__TRAVAIL DEMANDÉ__.
Veuillez résumer en quelques phrases le paragraphe de la sélection qui commence par « Mais dire que le parti bolchevik » tout en gardant ses idées principales.

__SÉLECTION__.
● ● ● ● ●
La férocité extrême avec laquelle le gouvernement a réprimé le soulèvement avait conduit quelques révolutionnaires à la conclusion que le parti bolchevik était clairement et ouvertement capitaliste en 1921, exactement comme les staliniens et les trotskystes le sont aujourd’hui. Nous ne voulons pas entrer dans une longue discussion sur le moment où le parti est finalement passé irrémédiablement du côté de la bourgeoisie et, en tout cas, nous rejetons la méthode qui essaie d’enfermer la compréhension du processus historique dans un schéma rigide de dates.
Mais dire que le parti bolchevik n’était “rien d’autre que capitaliste” en 1921, c’est dire, en effet que nous n’avons rien à apprendre des événements de Kronstadt, sauf la date de la mort de la révolution. Les capitalistes après tout, répriment toujours les soulèvements ouvriers et nous n’avons pas “à l’apprendre” sans arrêt. Kronstadt peut seulement nous enseigner quelque chose de neuf si nous le reconnaissons comme un chapitre de l’histoire du prolétariat, comme une tragédie dans le camp prolétarien. Le problème réel auquel sont confrontés les révolutionnaires aujourd’hui, c’est comment un parti prolétarien a-t-il pu être amené à agir comme les bolcheviks à Kronstadt en 1921 ? Et comment pouvons-nous nous assurer que de tels événements ne se reproduiront plus jamais ? En somme, quelles sont les leçons de Kronstadt ?
La révolte de Kronstadt éclaire sous un jour particulièrement dramatique les leçons fondamentales de toute la révolution russe, qui sont les seuls “acquis” de la classe ouvrière qui restent de la révolution d’Octobre aujourd’hui.
● ● ● ● ●
__DONNÉES DISPONIBLES__.

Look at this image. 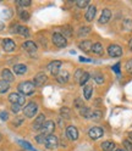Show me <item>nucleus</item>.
● ● ● ● ●
__RÉPONSE FINALE__.
Affirmer que le parti bolchevik n'était « rien d'autre que capitaliste » en 1921 revient à ne retenir de Kronstadt que la date de la mort de la révolution. En effet, les capitalistes répriment toujours les soulèvements ouvriers. Kronstadt n'enseigne quelque chose de neuf que si on le reconnaît comme une tragédie dans le camp prolétarien. Les révolutionnaires doivent donc comprendre comment un parti prolétarien a pu agir comme les bolcheviks en 1921, et comment empêcher que cela se reproduise. Ce sont là les leçons de Kronstadt.